Le pouvoir législatif est assuré par le conseil de province. Le système judiciaire comprend deux ordres de juridictions : le premier est réservé aux Européens et se base sur les lois écrites ; le second, réservé aux indigènes, se base essentiellement sur la coutume et est confié aux Africains, sous tutelle de l’administration coloniale.
Le maintien de l’ordre se fait avec le concours de la Force Publique dont les officiers sont tous Européens. Par ailleurs, dans les années cinquante, un projet de révision de la constitution belge (1953-1954) proposera d’inclure le Congo comme dixième province de la mère patrie. Toutefois, cette initiative ne verra jamais le jour, et en 1960 le Congo accédera à son indépendance.
GUERRES MONDIALES ET RÉVEIL DU NATIONALISME
Lors du déclenchement de la première guerre mondiale, la Force Publique congolaise participe à la campagne contre l’Afrique orientale allemande sous le commandement belge. C’est à la suite de la défaite allemande que la Belgique obtient le protectorat sur le Ruanda-Urundi voisin. Au cours de la seconde guerre mondiale, la Force Publique remporte un certain nombre de victoires sur les troupes italiennes en Afrique du Nord.

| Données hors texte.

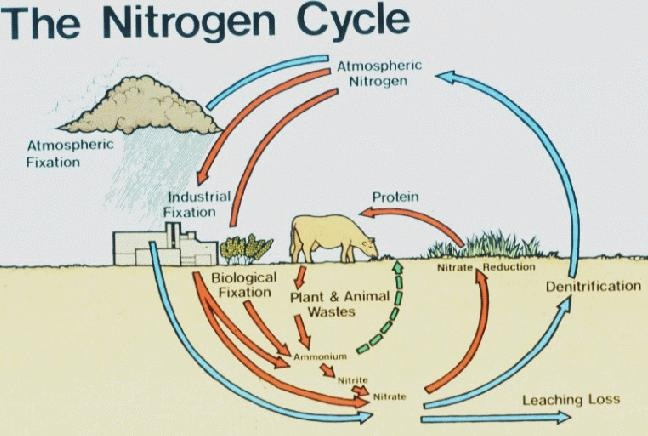 Ecology on The Water Cycle 2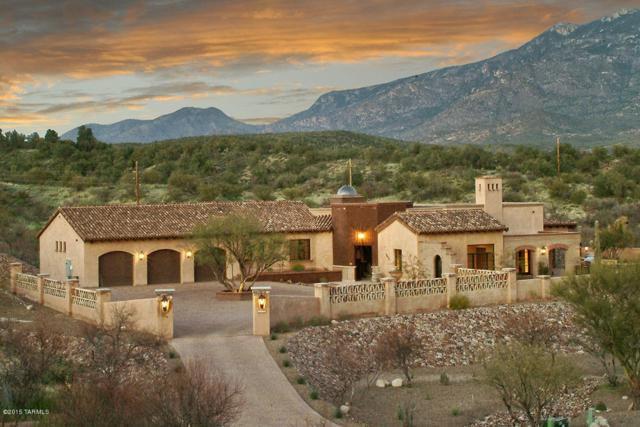 2617 E Talante Canyon Place, Tucson, AZ 85737 (#21920623) :: The Josh Berkley Team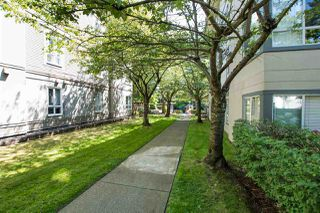 """Photo 22: 213 4990 MCGEER Street in Vancouver: Collingwood VE Condo for sale in """"CONNAUGHT"""" (Vancouver East)  : MLS®# R2480373"""
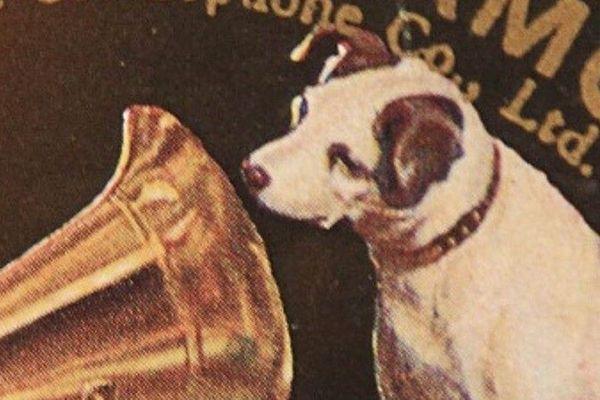 Que faire face aux aboiements intempestifs du chien du voisin ?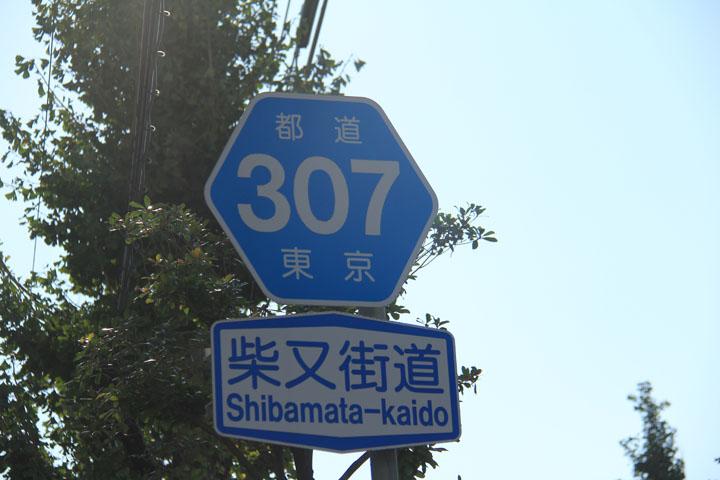 柴又街道.jpg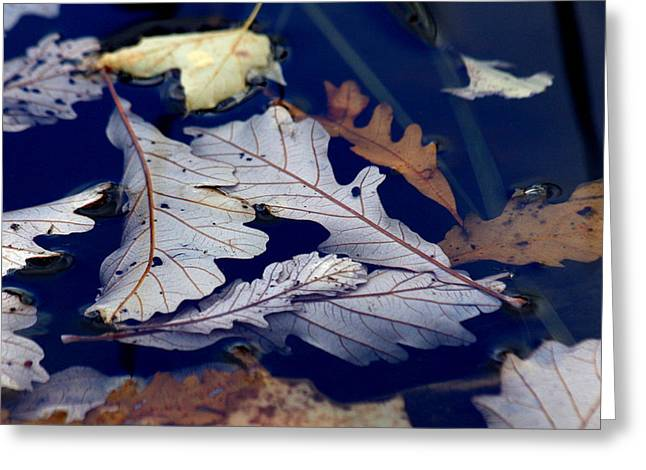 Greeting Card featuring the photograph Drowning In Indigo by Doris Potter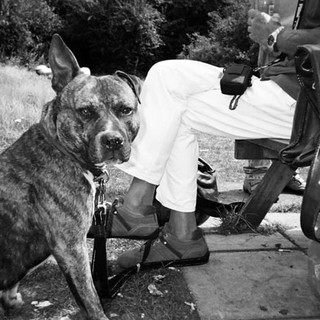 April in 2014 Cafe Art calendar. Robert Keen says that when he asked his friend sitting in an East London park if he could take a photo of his dog Paddy his friend said 'Crack on!'. Originally from Brixton, he says he was brought up 'in care' as his parents were alcoholics. Robert was street homeless for 20 years, but he has now been living in a bedsit in the Providence Row hostel in Whitchapel for three years. Before gaining housing he had been attacked while sleeping rough and ended up in a hospital for two weeks. 'I was woken up by getting a beating from three guys in suits. It was about 2 o'clock in the morning. They done me in and hurt me. Smashed my head open. Broke a couple of ribs. They went to town on me for no reason because they were drunk.' After the attack Robert went into rehab to get off the drugs and today he is clean. 'I feel better - I feel good, healthy.' Robert does a lot of art and has exhibited with Providence Row. 'I like art because I find it relaxing. It's a bit like therapy, isn't it?'
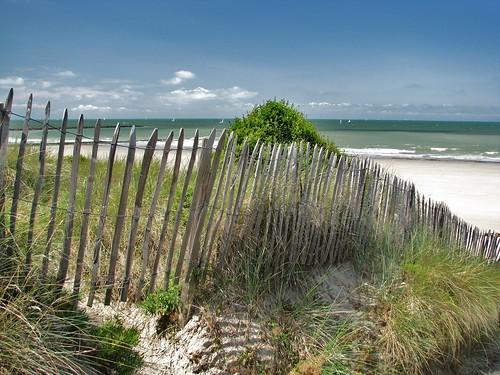 Strand vanaf site Halve Maan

Le Congo Belge fournit aussi le minerai d’uranium de la mine de Shinkolobwe (Katanga) qui sera utilisé pour la fabrication des bombes atomiques de Hiroshima et Nagasaki au Japon. Il contribue ainsi grandement à l’effort de guerre aux côtés des alliés, d’une part, en intensifiant la production des matières premières (caoutchouc, uranium…) et, d’autre part, avec la participation des troupes de la Force Publique à plusieurs expéditions contre les troupes allemandes et italiennes. Se trouvant dans le camp des vainqueurs, les troupes de la Force Publique reviennent avec le sentiment d’avoir rempli un devoir patriotique.

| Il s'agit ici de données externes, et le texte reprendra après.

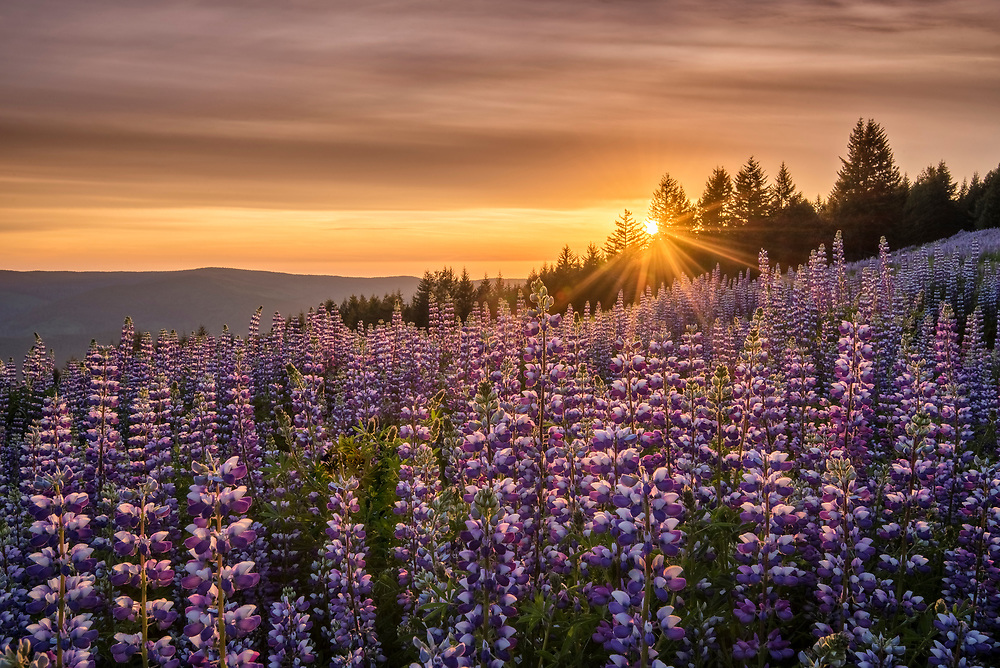 Lupine at Dolason Prairie, Redwoods State and National Parks, California.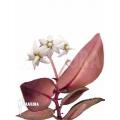 Argostemma bicolor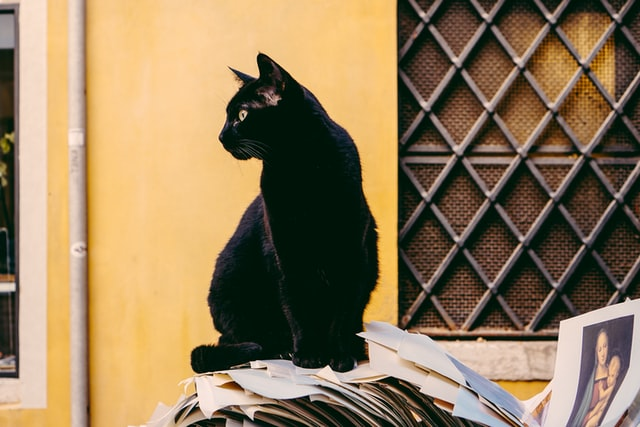 There are a lot of striking names for cats in Italian.
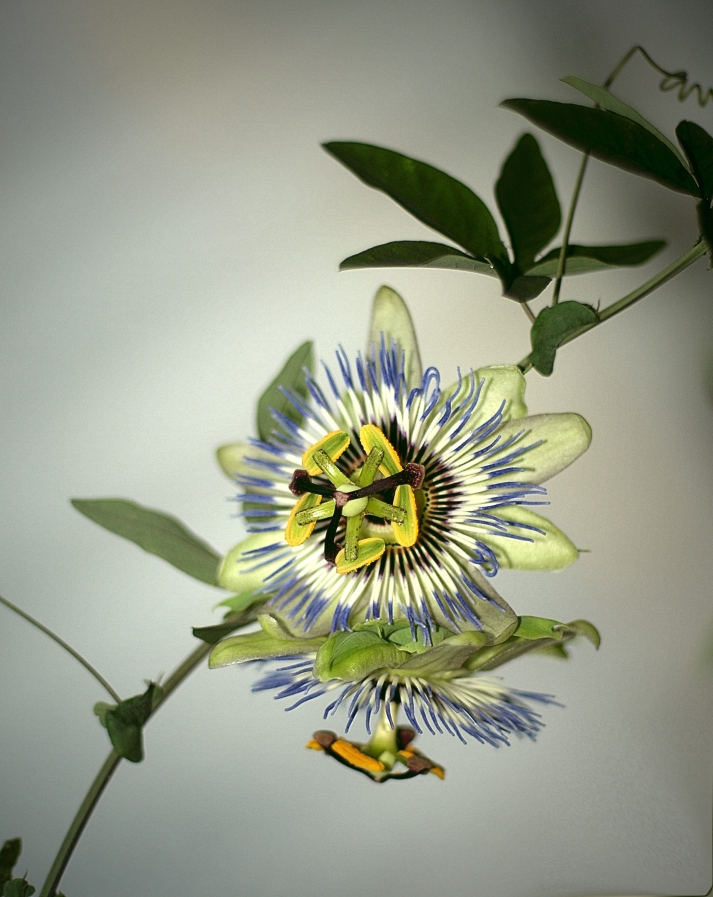Цветето на страстта (или страстта на фотографа)1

Mais par ailleurs quelque chose a changé dans leur regard non seulement vis-à-vis de l’homme blanc qu’ils ont vu tomber sous les balles de l’ennemi alors qu’on le croyait tout puissant, mais aussi à l’égard du système colonial belge et de ses méthodes pas toujours très humaines. L’effort de guerre demandé aux Congolais pour soutenir la métropole finit par leur faire comprendre qu’ils avaient aussi des droits à faire valoir.

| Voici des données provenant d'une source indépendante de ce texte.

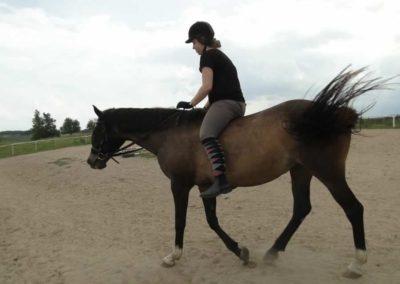 oboz-konie-2013-3-0027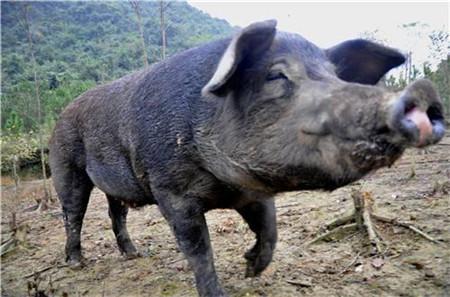 美国为何成为养猪第一大国,看看人家的猪粪你就明白了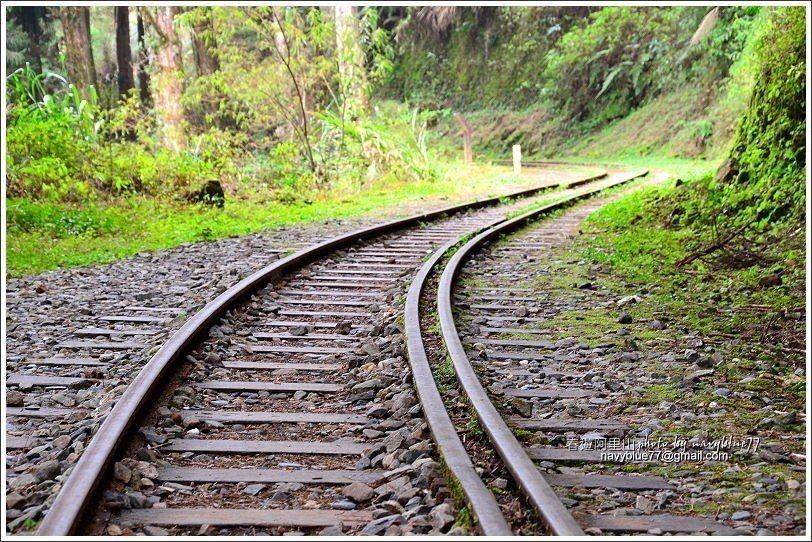↑水山線鐵道十分平緩,幾乎沒有坡度,枕木間林務局還貼心的舖上木屑,走起來很舒服。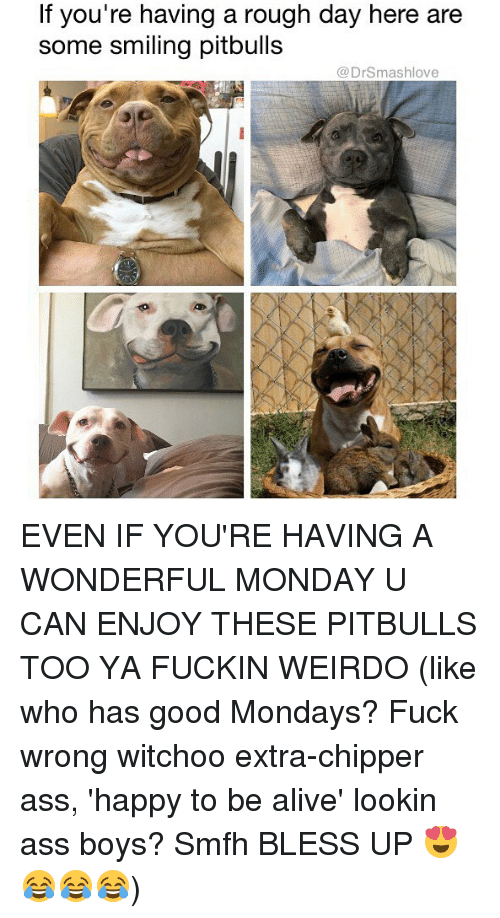 Alive, Ass, and Bless Up: f you're having a rough day here are  some smiling pitbulls  @DrSmashlove EVEN IF YOU'RE HAVING A WONDERFUL MONDAY U CAN ENJOY THESE PITBULLS TOO YA FUCKIN WEIRDO (like who has good Mondays? Fuck wrong witchoo extra-chipper ass, 'happy to be alive' lookin ass boys? Smfh BLESS UP 😍😂😂😂)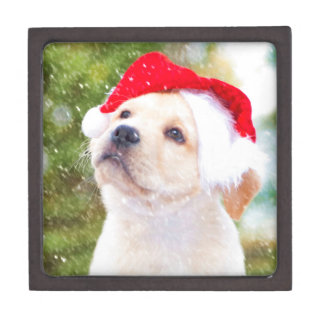 Caja de regalo del perrito del labrador retriever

Dans la métropole, des voix se lèvent également pour dénoncer les abus de la colonisation et souligner les faiblesses du système belge. La guerre terminée, des réformes sont envisagées. Cependant ces premières idées d’évolution visent principalement l’élite congolaise urbaine pour laquelle on ébauche des aménagements à caractère social et culturel sans qu’il soit encore question de politique.